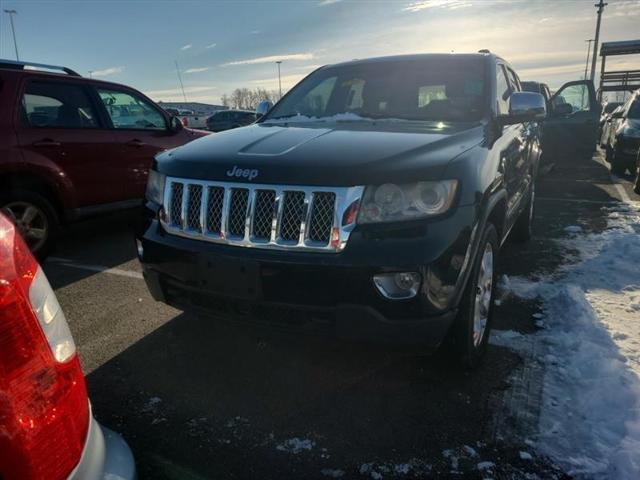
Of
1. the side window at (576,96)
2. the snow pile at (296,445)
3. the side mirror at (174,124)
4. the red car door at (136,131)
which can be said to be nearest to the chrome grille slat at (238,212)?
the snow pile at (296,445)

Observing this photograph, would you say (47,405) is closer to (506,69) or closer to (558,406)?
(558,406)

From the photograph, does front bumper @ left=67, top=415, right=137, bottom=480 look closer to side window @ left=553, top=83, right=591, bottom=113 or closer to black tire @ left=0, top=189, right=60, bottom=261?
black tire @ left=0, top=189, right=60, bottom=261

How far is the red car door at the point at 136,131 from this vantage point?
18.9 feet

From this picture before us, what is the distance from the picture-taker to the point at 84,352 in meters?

§

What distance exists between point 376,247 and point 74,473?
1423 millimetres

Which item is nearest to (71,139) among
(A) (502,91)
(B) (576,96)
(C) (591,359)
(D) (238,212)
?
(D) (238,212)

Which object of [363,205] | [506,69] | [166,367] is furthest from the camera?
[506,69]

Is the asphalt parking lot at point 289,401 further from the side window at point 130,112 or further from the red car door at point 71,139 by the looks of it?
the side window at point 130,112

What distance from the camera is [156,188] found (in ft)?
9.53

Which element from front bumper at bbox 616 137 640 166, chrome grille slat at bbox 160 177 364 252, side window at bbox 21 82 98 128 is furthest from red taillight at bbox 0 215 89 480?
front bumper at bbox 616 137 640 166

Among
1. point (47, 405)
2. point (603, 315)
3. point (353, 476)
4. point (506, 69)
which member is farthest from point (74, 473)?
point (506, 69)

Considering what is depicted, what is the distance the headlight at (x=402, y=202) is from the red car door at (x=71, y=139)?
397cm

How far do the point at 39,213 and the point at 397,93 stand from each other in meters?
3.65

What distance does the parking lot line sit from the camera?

§

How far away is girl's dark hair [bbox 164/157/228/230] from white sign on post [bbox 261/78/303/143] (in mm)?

§

→ SET EXERCISE:
Please copy the material from the line containing "How far do the" through the line containing "What distance does", swapping "camera" for "photographer" and keeping everything else the same.

→ CORRECT RESPONSE:
How far do the point at 39,213 and the point at 397,93 stand from each other in meters?
3.65

What distance does the parking lot line sit from the photographer?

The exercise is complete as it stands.